Laura McCrystal reports for Philly.com:


The Pennsylvania Supreme Court said Tuesday that it will consider the legality of Philadelphia’s tax on soda and other sweetened beverages, giving fresh hope to opponents of the controversial levy.


The court said it would hear the American Beverage Association and other local businesses’ appeal of a Commonwealth Court decision last year to uphold the controversial tax. The rest of the country will be watching the outcome. Philadelphia became the first major U.S. city to pass a tax on soda in 2016, and a number of other cities have since considered or implemented similar taxes.


Justices will weigh whether the 1.5-cent-per-ounce levy amounts to a double tax. Pennsylvania law prohibits the city from imposing a levy on something already taxed by the state. The tax is imposed on distributors, but lawyers representing the beverage industry and local retailers argued that the levy is being passed on to consumers, who already pay sales tax.

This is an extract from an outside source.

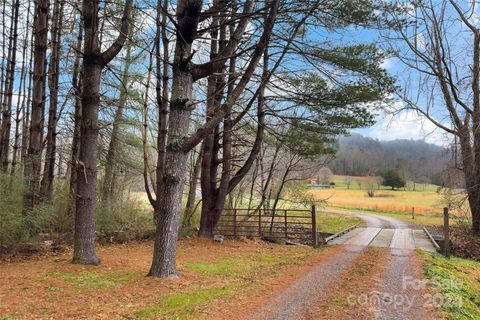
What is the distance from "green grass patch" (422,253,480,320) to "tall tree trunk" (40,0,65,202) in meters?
9.51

Supreme Court Justice Kevin Dougherty,  younger brother of John “Johnny Doc” Dougherty, business manager for Local 98 of the International Brotherhood of Electrical Workers, recused himself from the case. He was elected to the high court in 2015 with help from Local 98, and John Dougherty has been a vocal supporter of Mayor Kenney and the city’s beverage tax. Kevin Dougherty also received more than $50,000 in campaign contributions from local soda mogul Harold Honickman, an opponent of the tax.